▶ [Prompt]
Looking at the records below, count how many lines contain the string "scientific". Give that number alone.

____________

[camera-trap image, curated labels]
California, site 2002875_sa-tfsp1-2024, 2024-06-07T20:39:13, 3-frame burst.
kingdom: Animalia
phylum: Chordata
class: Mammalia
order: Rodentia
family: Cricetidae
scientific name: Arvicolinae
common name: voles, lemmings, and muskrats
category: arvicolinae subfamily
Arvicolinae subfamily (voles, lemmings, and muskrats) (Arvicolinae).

____________

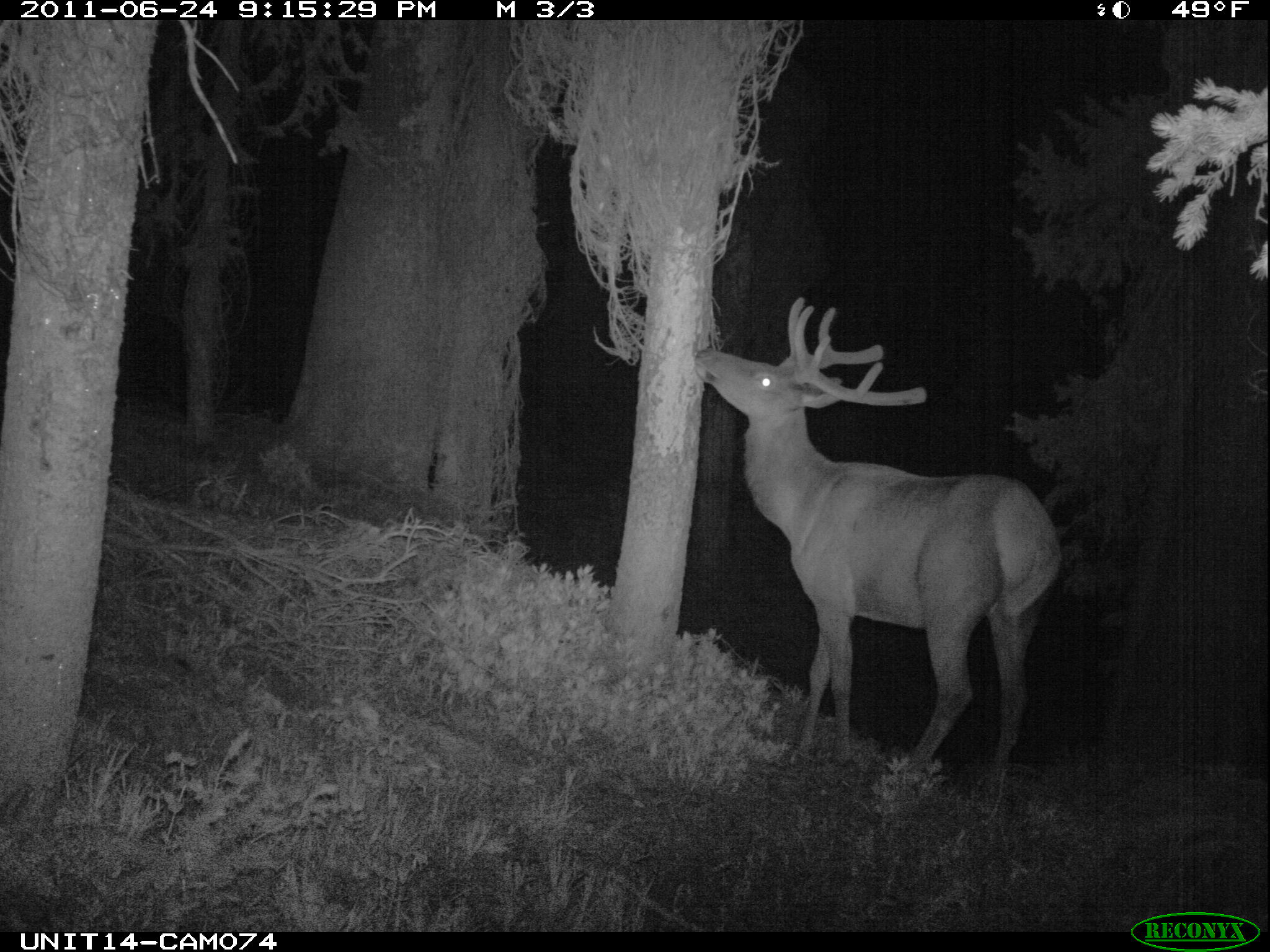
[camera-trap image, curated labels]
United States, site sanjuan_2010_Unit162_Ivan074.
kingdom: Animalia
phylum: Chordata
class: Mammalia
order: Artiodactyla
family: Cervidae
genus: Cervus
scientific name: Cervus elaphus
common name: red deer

____________

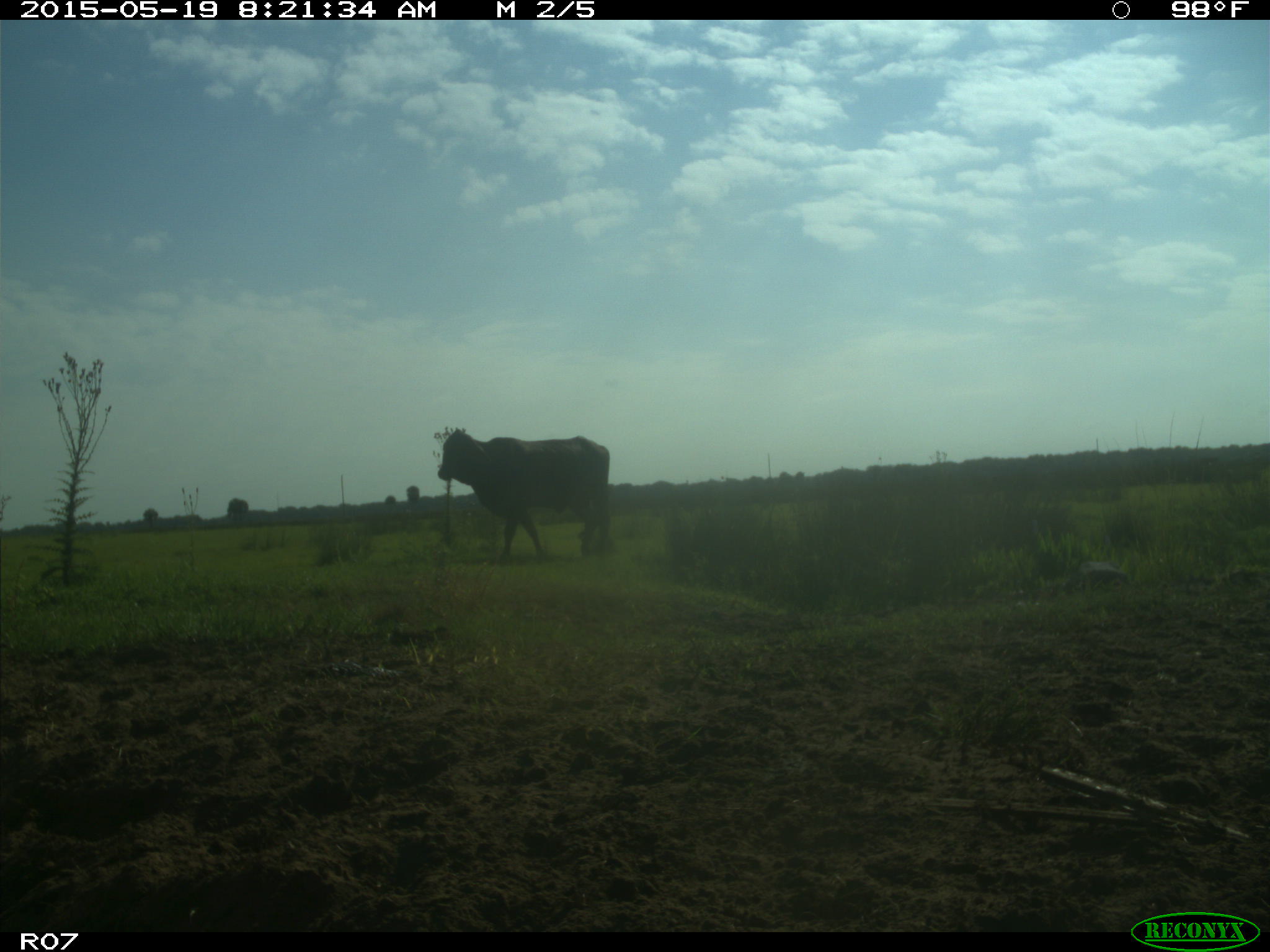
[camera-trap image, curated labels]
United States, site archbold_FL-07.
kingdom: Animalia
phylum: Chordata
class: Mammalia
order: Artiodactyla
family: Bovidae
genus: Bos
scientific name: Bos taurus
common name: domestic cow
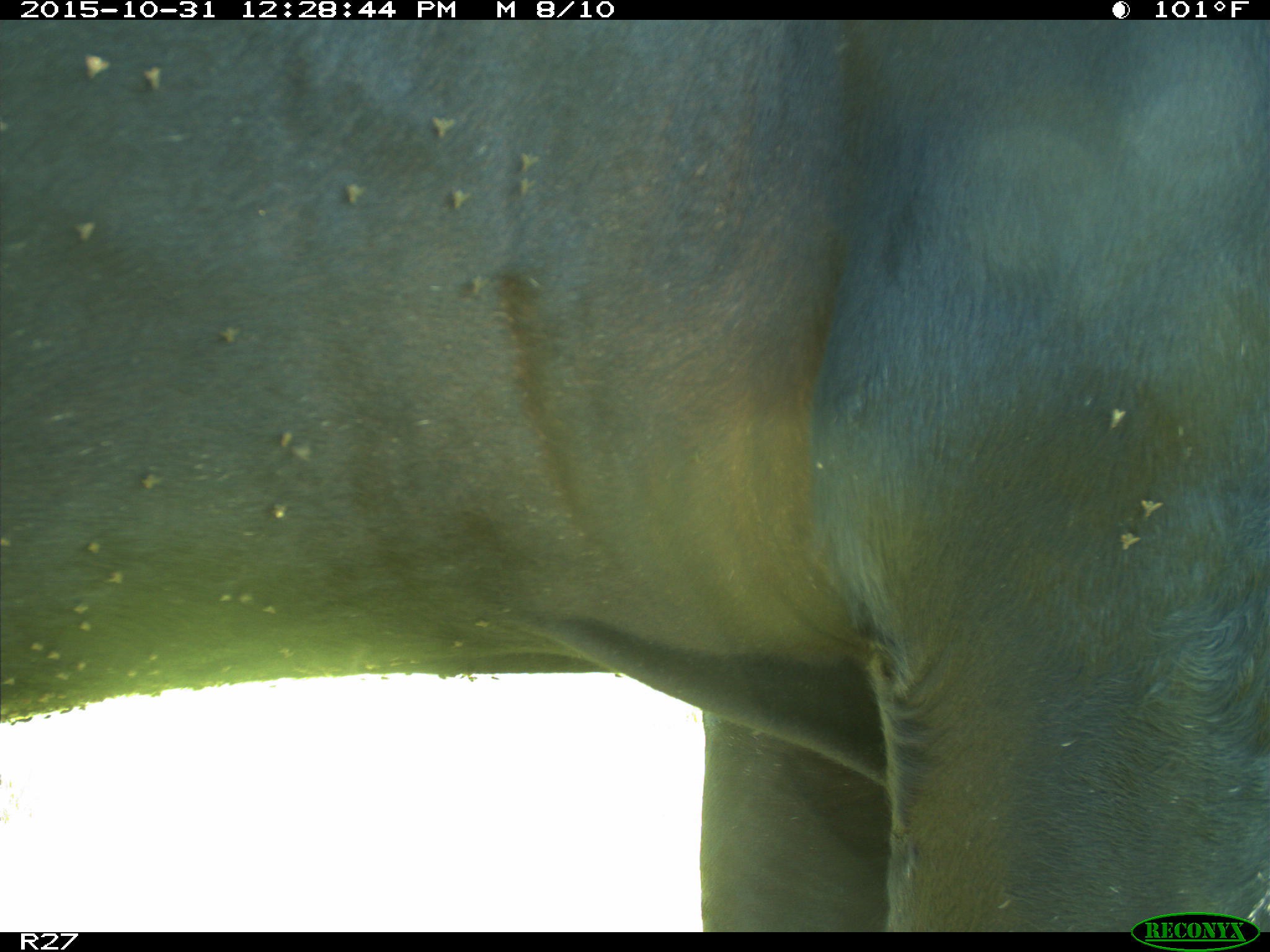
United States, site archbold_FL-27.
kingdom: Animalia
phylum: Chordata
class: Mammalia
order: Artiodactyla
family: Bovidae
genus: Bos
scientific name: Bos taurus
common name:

____________

▶ [Solution to the problem]
4